Constrobuz, "Glorious Nippon" (2010)
Listen + download
Chris Papp of Raleigh, North Carolina has been dishing out beat tapes to the web like hot cakes since he was 16. Strictly Beats mention rates Bleep Blorp Remixes as "one of the best tapes ever... on the net." Now he's 19 years old and his followers are hypnotized by his sound. His atypical producing strategies have warped the online hip hop scene.
Glorious Nippon boasts a wirey synth melody, lots of lush, spacey compression, and immaculate drum placement (a Constrobuz signature). This track is based on a sample from the 70's prog rock band CMU.
Lil B, "I'm God" (2010)
Watch and listen at YouTube
Lil B is sensibly retarded. He has a fairly large cult of people who idolize him (his YouTube tracks can sport a quarter million views or more). His lyrics are hilarious, vulgar, psychedelic and unexplainable delivered with a deadpan, lewd-emcee crackhead manner.
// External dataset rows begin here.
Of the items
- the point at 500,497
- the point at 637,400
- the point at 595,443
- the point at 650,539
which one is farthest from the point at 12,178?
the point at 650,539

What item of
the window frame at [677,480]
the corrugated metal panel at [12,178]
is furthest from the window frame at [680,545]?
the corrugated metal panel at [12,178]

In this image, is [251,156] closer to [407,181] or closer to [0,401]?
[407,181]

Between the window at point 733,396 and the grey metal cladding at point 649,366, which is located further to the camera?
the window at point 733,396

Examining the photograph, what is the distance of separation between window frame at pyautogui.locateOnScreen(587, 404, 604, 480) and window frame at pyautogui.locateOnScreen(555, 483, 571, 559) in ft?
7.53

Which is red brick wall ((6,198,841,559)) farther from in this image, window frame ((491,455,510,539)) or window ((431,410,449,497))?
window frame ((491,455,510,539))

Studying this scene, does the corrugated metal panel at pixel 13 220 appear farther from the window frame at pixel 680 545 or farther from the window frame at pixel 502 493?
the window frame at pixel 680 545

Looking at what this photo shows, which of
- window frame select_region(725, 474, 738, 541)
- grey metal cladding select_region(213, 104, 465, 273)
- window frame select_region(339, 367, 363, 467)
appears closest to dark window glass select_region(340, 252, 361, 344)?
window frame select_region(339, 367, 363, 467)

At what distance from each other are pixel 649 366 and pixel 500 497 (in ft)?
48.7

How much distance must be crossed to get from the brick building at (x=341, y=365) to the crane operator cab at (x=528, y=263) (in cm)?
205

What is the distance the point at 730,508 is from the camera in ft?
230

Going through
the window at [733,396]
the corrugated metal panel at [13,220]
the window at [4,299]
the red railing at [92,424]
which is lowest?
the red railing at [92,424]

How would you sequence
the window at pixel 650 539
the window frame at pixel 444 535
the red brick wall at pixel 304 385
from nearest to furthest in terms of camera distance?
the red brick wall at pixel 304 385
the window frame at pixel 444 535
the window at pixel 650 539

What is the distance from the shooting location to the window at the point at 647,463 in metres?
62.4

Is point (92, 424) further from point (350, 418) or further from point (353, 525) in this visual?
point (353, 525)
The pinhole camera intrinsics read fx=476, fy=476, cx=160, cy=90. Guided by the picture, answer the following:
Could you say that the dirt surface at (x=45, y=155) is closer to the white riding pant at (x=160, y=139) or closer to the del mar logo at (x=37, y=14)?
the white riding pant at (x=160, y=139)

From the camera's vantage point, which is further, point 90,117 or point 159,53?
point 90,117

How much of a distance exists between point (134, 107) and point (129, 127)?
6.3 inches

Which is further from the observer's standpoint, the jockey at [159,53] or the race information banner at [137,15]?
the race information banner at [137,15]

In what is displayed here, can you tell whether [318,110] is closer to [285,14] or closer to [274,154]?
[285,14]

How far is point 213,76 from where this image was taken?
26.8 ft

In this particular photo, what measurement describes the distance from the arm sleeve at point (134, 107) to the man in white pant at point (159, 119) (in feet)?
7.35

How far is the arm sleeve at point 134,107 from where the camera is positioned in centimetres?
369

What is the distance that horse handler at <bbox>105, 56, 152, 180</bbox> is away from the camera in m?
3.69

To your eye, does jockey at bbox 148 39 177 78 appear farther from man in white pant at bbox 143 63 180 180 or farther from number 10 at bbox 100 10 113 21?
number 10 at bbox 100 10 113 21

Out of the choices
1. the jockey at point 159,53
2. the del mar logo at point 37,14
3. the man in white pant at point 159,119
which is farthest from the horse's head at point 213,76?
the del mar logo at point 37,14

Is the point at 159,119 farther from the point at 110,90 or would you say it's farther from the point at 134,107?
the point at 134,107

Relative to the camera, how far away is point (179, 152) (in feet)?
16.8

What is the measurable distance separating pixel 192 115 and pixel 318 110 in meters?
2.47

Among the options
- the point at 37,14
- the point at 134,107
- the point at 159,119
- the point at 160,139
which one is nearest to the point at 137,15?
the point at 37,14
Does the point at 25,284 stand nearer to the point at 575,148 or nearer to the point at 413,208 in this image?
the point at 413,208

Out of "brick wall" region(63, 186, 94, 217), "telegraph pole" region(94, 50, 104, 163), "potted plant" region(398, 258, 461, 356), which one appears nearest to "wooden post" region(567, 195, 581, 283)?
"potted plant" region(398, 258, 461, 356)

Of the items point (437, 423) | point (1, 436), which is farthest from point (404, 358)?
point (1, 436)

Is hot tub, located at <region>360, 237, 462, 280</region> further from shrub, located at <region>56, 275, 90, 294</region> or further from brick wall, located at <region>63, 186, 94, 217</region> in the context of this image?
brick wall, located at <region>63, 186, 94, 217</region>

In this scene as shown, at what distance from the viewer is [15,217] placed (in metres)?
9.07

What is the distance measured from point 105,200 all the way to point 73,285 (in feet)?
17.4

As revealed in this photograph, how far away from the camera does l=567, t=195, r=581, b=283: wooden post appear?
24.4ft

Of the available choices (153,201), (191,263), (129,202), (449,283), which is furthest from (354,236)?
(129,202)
He claims his name 'Lil B' stands for Lil Boss, but then goes by 'Lil Based.' Either way, half the time he goes by "Based God." At one point he had around 122 myspace pages for his music, each one with a different name.
This track, from the "6 Kiss" album, starts off with a sample from Imogen Heap's "Just For Now" --her dreamlike vocals serenading on the beat. He goes on rapping about absolute nonsense. Or maybe there's meaning. Who knows? Some people think Lil B is dragging this ego along to become the next Lil Wayne. Some think he's the new Wesley Willis. Regardless, I think he needs to keep doing what he's doing. Because he's working and producing thousands plus me are hooked.
(ED's note: Lil B is defininitely a strange phenomenon. Check out his 'positive' track "Age of Information" plus tracks like "Wonton Soup," "I'm a Fag I'm a Lesbian" & "Like a Martian" for a better scope of this peculiar voice in hip hop.)